Es ist klar, daß die Kräfte und Mittel dieser Zeitschriften gegenüber der „Lesebibliothek“ kaum in Betracht kamen, die unter ihnen wie ein Elefant unter winzigen Vierfüßlern erschien. Der Kampf war zu ungleich, und, wie es scheint, zog man nicht in Erwägung, daß die „Lesebibliothek“ gegen fünftausend Abonnenten hatte, daß die von ihr vertretenen Anschauungen selbst in solche Gesellschaftskreise drangen, wo man noch nie etwas von der Existenz des „Teleskops“ und der „Literarischen Beilage“ gehört hatte, und daß die Ideen und die in der „Lesebibliothek“ erscheinenden Aufsätze von den Herausgebern derselben „Lesebibliothek“, die sich hinter verschiedenen Namen versteckten, aufs höchste gelobt und herausgestrichen wurden, und zwar mit einem Enthusiasmus, der seine Wirkung auf einen großen Teil des Publikums nie verfehlte; denn was dem Gebildeten lächerlich scheint, das nimmt der beschränkte Leser in all seiner Einfalt für bare Münze, und man konnte annehmen, daß bei der Abonnentenzahl der Bibliothek die Anzahl der letzteren weit größer war; dazu kommt, daß die meisten Abonnenten der „Lesebibliothek“ Neulinge waren, d. h. solche, die früher noch keine Journale gelesen hatten und infolgedessen alles für die lauterste Wahrheit hielten, und daß endlich die „Lesebibliothek“ eine starke Stütze in den viertausend Exemplaren der „Nordischen Biene“ fand.

Die Entrüstung über dies unerhörte Monopol wurde schließlich sehr stark.
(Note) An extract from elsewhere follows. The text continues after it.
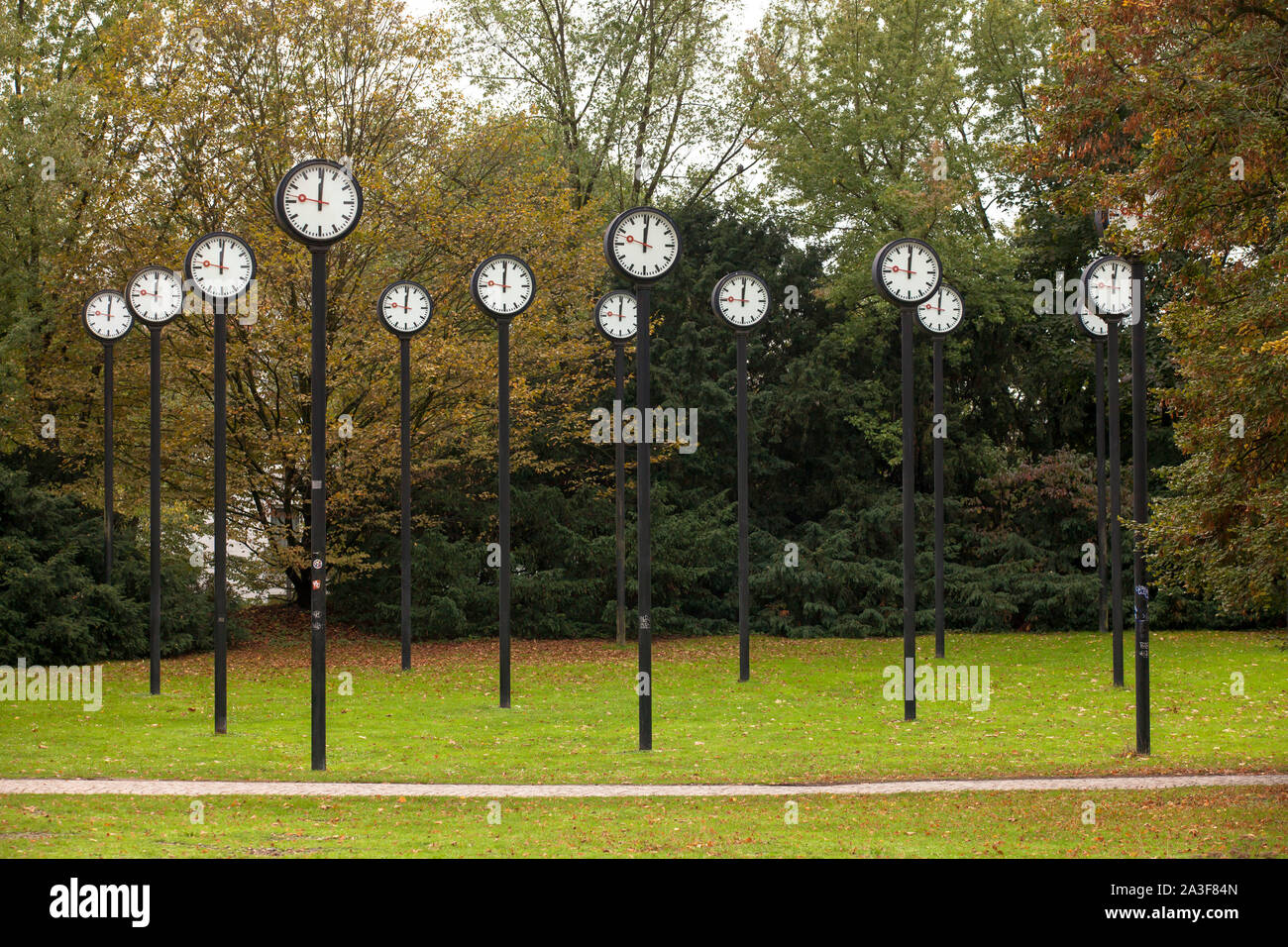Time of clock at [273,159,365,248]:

Endlich entschlossen sich einige Literaten in Moskau dazu, ihre eigene Zeitschrift herauszugeben. Diese neue Zeitschrift war eine Notwendigkeit nicht sowohl für das Publikum, d. h. für die größte Zahl der Leser, als vielmehr für die Literaten, die in verschiedenem Maße unter der „Bibliothek“ zu leiden hatten. Sie war eine Notwendigkeit erstens für die, die einer Freistatt bedurften, in der sie ihre Anschauungen äußern konnten, denn die „Lesebibliothek“ nahm keine kritischen Aufsätze auf, wenn sie nicht dem Geschmack des Chefredakteurs entsprachen, und zweitens für die, die zu ihrem Erstaunen erfahren mußten, wie der Redakteur die Hand an ihre eigenen Werke legte; denn Herr Ssenkowski war bereits so weit gelangt, daß er alle der Bibliothek eingesandten Artikel ohne Ansehen der Person ihrer Autoren einer Bearbeitung unterzog. Er korrigierte Aufsätze militärischen, historischen, literarischen, nationalökonomischen Inhaltes usw., und das tat er alles ohne jede böse Absicht, ohne sich weiter Rechenschaft abzugeben, oder sich dabei von einem Gefühl der Notwendigkeit und des Anstandes leiten zu lassen, ja, er dichtete sogar zu einer Komödie von Von-Wisin einen eigenen Schluß hinzu, ohne zu berücksichtigen, daß diese ja schon ohnedies einen Schluß hatte.